Italy's next periodic report to the CRPD Committee is due in 2027, and accessibility implementation under the Stanca Act, D.Lgs. 106/2018 and D.Lgs. 82/2022 will feature prominently in the next round of Concluding Observations. The 2024–2028 Italian biennial action plan on disability — adopted by the Osservatorio Nazionale and approved by Prime Ministerial decree — coordinates implementation across AgID, UNAR, AGCOM and the Garante Privacy.

The practical compliance checklist for 2026

If you operate an Italian public-sector website or mobile app: publish or refresh your dichiarazione di accessibilità against AgID's template; verify WCAG 2.1 AA via EN 301 549 v3.2.1; submit to AgID monitoring when called; ensure procurement specs under D.Lgs. 36/2023 and Stanca-Act Article 4 carry binding accessibility requirements.

If you place an EAA-regulated product on the Italian market: assemble the technical file under the 2023 AgID guidelines; affix the CE mark where applicable; issue the EU Declaration of Conformity in Italian (or another EU language with Italian on request); cooperate with AgID market surveillance.

If you provide an EAA-regulated service in Italy: publish a structured "information for consumers" notice in Italian; align to WCAG 2.1 AA and EN 301 549 service requirements; designate a single point of contact for complaints; document your conformity assessment.

The through line

Italy combines the EU's oldest national digital-accessibility statute (the Stanca Act, 2004) with one of the EU's earliest EAA transpositions (D.Lgs. 82/2022, in force from 28 June 2025).
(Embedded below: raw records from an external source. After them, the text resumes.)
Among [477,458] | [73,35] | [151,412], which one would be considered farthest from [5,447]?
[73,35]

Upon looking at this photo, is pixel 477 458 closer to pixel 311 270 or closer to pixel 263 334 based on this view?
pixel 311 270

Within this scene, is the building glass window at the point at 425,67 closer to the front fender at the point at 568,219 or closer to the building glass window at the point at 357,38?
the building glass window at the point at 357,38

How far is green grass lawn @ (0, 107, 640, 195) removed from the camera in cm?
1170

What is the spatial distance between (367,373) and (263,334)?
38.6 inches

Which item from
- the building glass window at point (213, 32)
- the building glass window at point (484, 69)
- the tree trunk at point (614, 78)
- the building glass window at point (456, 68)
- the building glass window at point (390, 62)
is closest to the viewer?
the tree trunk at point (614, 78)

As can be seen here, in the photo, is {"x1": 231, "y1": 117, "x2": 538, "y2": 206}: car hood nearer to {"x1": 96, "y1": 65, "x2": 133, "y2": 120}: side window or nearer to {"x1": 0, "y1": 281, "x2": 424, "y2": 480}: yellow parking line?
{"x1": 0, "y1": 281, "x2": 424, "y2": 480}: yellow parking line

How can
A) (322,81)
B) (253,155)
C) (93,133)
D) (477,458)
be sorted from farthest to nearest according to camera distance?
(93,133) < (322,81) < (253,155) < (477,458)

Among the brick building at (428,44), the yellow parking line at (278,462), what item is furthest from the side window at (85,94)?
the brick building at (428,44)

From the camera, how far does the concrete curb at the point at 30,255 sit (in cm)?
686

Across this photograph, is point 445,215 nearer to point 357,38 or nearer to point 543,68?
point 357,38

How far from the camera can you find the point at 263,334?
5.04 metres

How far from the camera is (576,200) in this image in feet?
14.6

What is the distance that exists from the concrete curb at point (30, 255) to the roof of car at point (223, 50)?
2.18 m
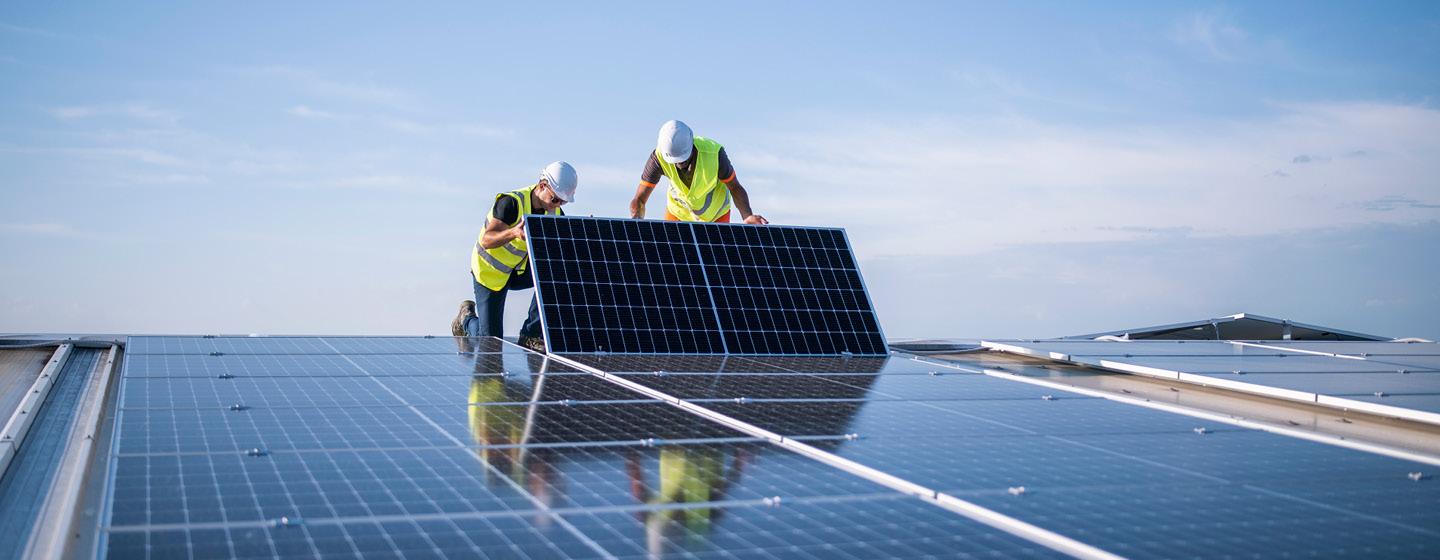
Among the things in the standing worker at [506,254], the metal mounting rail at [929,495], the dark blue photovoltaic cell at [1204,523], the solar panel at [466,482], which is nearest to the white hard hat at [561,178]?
the standing worker at [506,254]

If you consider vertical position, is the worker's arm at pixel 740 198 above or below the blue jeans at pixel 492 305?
above

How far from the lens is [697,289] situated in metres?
10.7

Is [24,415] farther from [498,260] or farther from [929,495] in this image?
[498,260]

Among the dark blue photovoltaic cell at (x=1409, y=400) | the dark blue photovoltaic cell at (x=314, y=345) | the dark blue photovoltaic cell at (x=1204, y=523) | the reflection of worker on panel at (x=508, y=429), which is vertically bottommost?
the dark blue photovoltaic cell at (x=1204, y=523)

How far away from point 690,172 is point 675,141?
548mm

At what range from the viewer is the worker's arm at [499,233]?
11.3 m

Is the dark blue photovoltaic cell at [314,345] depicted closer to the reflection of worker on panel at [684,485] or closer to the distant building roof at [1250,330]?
the reflection of worker on panel at [684,485]

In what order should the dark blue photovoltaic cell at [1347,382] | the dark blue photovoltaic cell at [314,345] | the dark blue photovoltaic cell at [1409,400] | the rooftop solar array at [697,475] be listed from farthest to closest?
1. the dark blue photovoltaic cell at [314,345]
2. the dark blue photovoltaic cell at [1347,382]
3. the dark blue photovoltaic cell at [1409,400]
4. the rooftop solar array at [697,475]

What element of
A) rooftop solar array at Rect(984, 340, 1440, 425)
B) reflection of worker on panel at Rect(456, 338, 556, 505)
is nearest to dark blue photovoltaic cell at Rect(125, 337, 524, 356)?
reflection of worker on panel at Rect(456, 338, 556, 505)

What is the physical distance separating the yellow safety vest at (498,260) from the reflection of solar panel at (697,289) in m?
1.28

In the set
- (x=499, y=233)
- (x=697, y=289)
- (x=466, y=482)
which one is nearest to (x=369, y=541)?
(x=466, y=482)

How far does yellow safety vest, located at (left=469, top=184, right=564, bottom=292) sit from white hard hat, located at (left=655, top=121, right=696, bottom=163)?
1.17 metres

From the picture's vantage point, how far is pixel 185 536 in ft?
11.9

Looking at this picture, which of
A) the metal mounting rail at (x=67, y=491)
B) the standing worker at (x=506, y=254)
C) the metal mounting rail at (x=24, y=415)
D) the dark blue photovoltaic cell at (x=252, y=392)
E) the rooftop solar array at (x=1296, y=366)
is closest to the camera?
the metal mounting rail at (x=67, y=491)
The framework is comprehensive on paper; the persistent enforcement question is whether AgID's monitoring methodology, supplemented by Legge 67/2006 civil litigation and UNAR's equality-body role, can close the conformance gap across Italy's devolved sub-national administrations. The €40,000 per-violation EAA ceiling is mid-range in the EU, but the procurement-disqualification and uncapped civil-damages layers above it are where the real economic exposure lives.